UA physicist to develop device using ambient heat to create energy

by Talk Business & Politics staff ([email protected]) 410 views 

The research of Paul Thibado, professor of physics at the University of Arkansas, shows that energy can be created with ambient temperature and two-dimensional materials, which are substances with a thickness of a few nanometers or less. By comparison, a strand of DNA is about 2.5 nanometers in diameter. Thibado plans to use his research to produce a device that will charge a capacitor using only ambient heat and two-dimensional materials.

Thibado expects to create the device within a year with the support of NTS Innovations, a nanotechnology company based in East Peoria, Ill., that has licensed this patent-pending technology from the university, according to the UA. NTS focuses on commercialization of nanotechnology and environmentally sustainable heating, water filtration and purification and green energy by using two-dimensional materials.

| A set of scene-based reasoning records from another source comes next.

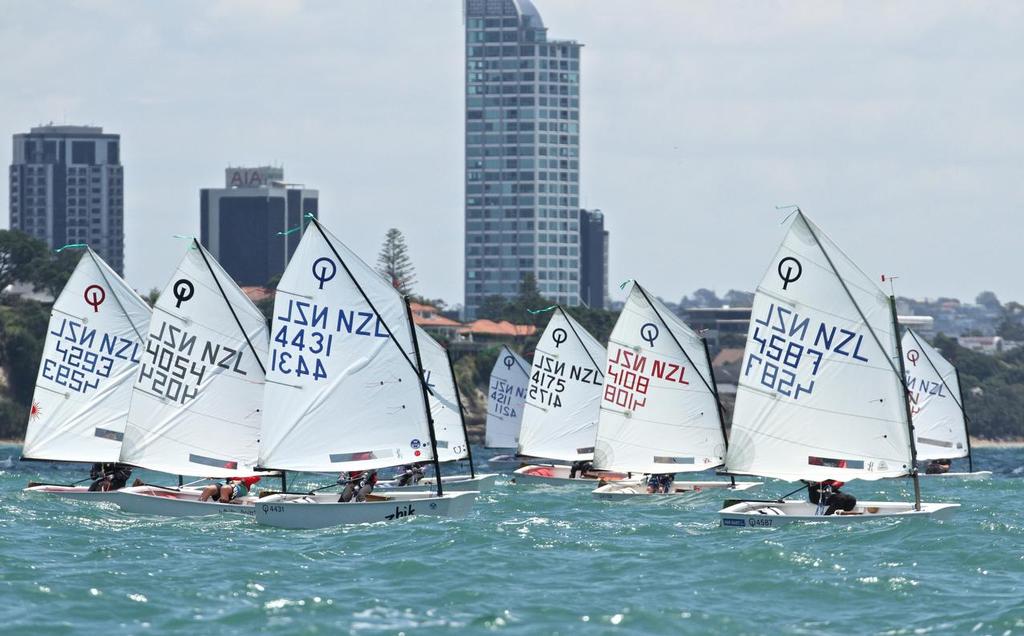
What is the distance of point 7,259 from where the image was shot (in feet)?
499

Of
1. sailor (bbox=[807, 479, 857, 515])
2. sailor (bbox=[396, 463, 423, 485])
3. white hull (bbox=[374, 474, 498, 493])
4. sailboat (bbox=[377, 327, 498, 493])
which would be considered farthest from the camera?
sailboat (bbox=[377, 327, 498, 493])

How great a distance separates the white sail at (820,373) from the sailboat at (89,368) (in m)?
20.4

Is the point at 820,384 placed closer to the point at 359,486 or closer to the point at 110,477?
the point at 359,486

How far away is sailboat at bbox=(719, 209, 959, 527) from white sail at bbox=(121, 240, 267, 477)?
14.4 metres

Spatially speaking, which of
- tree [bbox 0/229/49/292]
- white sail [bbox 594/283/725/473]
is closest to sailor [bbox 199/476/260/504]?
white sail [bbox 594/283/725/473]

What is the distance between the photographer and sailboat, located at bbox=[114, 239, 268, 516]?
163 feet

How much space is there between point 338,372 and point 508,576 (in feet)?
37.1

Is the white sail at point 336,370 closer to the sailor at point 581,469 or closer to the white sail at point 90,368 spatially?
the white sail at point 90,368

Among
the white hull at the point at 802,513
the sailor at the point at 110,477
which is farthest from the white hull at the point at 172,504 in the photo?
the white hull at the point at 802,513

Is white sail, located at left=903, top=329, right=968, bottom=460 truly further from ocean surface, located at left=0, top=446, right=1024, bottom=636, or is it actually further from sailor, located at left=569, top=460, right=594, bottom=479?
ocean surface, located at left=0, top=446, right=1024, bottom=636

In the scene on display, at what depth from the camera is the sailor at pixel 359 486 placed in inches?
1706

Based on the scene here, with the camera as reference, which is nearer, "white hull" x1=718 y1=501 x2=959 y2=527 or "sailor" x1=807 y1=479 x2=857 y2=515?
"white hull" x1=718 y1=501 x2=959 y2=527

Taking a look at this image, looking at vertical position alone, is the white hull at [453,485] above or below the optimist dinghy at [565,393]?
below

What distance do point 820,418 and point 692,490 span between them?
15689mm
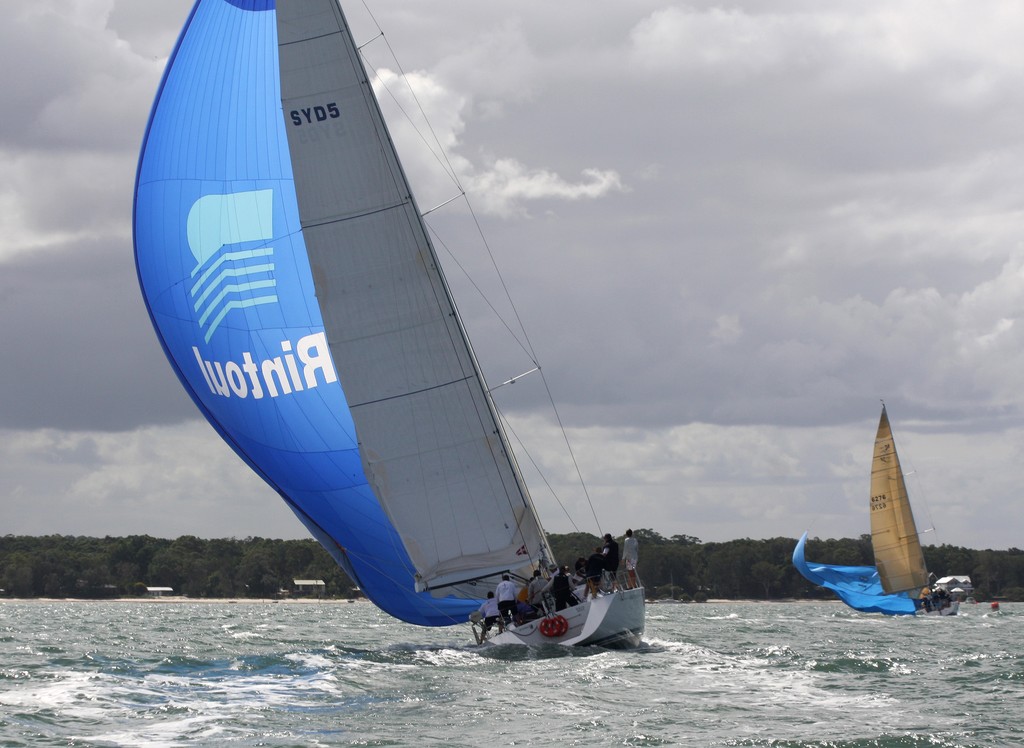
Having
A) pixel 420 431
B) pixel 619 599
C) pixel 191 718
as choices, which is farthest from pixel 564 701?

Thibado and his colleague, assistant professor Pradeep Kumar, discovered the potential of two-dimensional materials while studying the motion of graphene, a two-dimensional form of carbon. They noticed that the graphene had a rippled structure, and each ripple would flip up and down as a response to ambient temperature.

In his research, Thibado designed a device called a Vibration Energy Harvester. The device is a negatively charged sheet of graphene suspended between two metal electrodes. As the ripples in the graphene flip up, they create a positive charge in the top electrode, and when they flip down, they create a positive charge in the bottom one, creating an alternating current.

The graphene Thibado used in his lab was about 10 microns wide, or nearly 10,000 times wider than a nanometer, and more than 20,000 of them could fit on the head of a pin. Each ripple in the graphene is 10 nanometers by 10 nanometers and can produce as much as 10 picowatts of power, which is enough energy to power a wristwatch. They don’t need charging because they receive their energy from ambient heat.

“This is by far the most exciting project I’ve seen,” said Charles Woodson, director of research and technology at NTS Innovations. Woodson, who has worked in the energy and nanotechnology fields for more than 50 years, sees several uses for Thibado’s discovery, including the development of sustainable, decentralized energy systems throughout the world, for biomedical and remote sensing devices, improved solar and wind production and to capture waste heat.